It would be naive to think multiple teams won't make offers for Oden. Maybe Utah - burned twice by Portland with the signing of Matthews and an offer to Paul Millsap, which the Jazz were forced to match - will seek revenge by offering Oden something like four years and $50 million.
Then Cho and his cohorts will have a very tough decision to make.
Short of an outlandish offer, I expect the Blazers to retain Oden.
'We're not that far away,' Cho said, 'if we can add a healthy Greg and a couple of more pieces.'
• The Blazers have until June 29 to pick up the $7.8 million option for next season on Miller's contract.

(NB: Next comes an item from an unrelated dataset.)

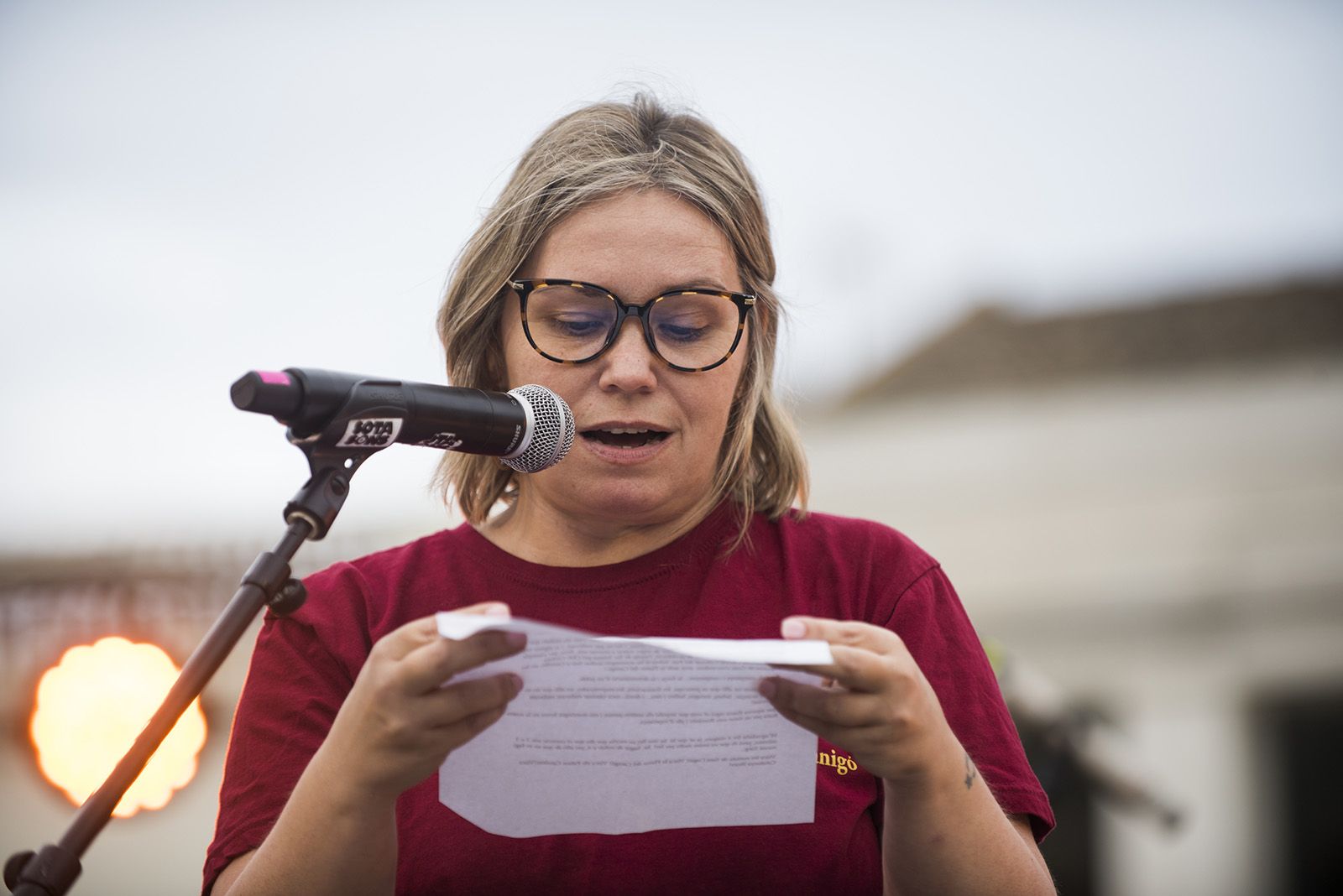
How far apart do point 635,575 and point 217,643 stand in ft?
2.87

Unless Cho can swing a deal for a starting point guard - or they can trade up in the draft to get a Kyrie Irving, Kemba Walker or Brandon Knight - I can't imagine them not retaining Miller.

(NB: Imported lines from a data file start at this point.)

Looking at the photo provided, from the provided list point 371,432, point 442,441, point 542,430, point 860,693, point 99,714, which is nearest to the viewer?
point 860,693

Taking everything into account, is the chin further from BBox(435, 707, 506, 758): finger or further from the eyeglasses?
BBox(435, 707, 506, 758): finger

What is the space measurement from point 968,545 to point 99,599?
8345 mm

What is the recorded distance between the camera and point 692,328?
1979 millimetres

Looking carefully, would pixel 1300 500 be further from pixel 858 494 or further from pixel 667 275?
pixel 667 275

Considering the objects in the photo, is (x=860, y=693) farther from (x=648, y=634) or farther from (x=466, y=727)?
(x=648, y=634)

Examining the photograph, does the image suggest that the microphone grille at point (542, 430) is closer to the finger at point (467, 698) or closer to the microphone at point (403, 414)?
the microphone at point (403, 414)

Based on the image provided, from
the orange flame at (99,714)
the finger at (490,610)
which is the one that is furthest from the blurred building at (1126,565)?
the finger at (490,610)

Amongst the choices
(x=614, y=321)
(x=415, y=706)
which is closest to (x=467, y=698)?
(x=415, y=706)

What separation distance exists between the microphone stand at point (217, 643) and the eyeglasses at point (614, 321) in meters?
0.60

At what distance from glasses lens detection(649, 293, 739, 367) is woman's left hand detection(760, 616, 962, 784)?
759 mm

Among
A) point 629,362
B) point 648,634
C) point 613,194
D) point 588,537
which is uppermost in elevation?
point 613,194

• Cho and scout Joe Cronin departed Tuesday for Europe, where they'll watch three former Blazer draft picks - forwards Joel Freeland and Victor Claver and guard Petteri Koponen - along with teams competing in the EuroLeague Final Four.
The 6-10, 250-pound Freeland, 24, and the 6-9 1/2, 235-pound Claver, 22, could fill the need as a backup 4 for the Blazers. Both are playing in Spain, Claver back after missing some time with a foot injury. It's something to watch.

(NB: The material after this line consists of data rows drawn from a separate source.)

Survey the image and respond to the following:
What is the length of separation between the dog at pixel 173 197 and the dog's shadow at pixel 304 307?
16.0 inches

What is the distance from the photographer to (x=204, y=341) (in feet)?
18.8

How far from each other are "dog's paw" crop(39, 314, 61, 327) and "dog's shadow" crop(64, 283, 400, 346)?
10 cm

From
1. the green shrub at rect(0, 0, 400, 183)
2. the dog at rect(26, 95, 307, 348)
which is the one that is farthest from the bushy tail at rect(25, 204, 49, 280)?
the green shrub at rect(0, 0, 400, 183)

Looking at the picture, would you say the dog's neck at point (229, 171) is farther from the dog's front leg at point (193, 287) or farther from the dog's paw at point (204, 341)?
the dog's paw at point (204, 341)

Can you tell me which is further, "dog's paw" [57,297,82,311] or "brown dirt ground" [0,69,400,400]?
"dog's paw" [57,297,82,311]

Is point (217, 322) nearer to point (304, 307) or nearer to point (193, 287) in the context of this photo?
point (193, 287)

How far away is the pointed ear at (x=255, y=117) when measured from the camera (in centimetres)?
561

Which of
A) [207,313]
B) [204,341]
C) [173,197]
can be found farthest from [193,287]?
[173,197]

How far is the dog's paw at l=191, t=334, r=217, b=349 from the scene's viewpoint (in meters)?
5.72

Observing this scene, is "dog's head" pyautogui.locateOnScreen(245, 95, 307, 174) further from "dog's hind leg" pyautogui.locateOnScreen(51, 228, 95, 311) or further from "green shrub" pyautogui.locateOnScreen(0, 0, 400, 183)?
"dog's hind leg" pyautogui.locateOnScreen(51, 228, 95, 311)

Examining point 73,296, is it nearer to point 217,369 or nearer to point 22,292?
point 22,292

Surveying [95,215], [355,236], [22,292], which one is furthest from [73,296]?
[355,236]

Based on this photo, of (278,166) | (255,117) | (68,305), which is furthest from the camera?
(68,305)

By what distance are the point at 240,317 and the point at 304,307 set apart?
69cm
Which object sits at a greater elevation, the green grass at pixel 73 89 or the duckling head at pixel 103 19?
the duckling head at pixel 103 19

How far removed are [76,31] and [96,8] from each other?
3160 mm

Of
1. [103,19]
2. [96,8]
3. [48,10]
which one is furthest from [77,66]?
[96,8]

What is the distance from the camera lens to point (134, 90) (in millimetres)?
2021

• Might the Blazers sign free agents Jeff Pendergraph or Joel Przybilla, ex-Blazers rehabbing from knee surgeries this season? There would have to be evidence of good health before next season. Neither is near the top of Portland's wish list at this time.
• Much has been made about Portland's perimeter-shooting woes this season, for good reason. The Blazers finished 21st in the NBA in 3-point accuracy (.345) and 24th in field-goal percentage (.447), thanks in no small part to sub-par performances by Fernandez (.321 and .370) and Roy (.333 and .400).
What also has to improve, though, is Portland's defense.
The Blazers were 20th in opponents' field-goal percentage (.467). Of the 16 playoff teams, only New York was worse.
It's hard to understand how a team with individual defenders such as Camby, Wallace, Batum and Matthews is so poor collectively. The Blazers need to take a hard look at that during the offseason.
• The labor discord makes everything especially hazy. Plenty of important decisions become even more difficult for the Blazer brain trust at a time when missed opportunity could mean a step backward next season - if there is a season. It's why Allen is paying Cho the big bucks.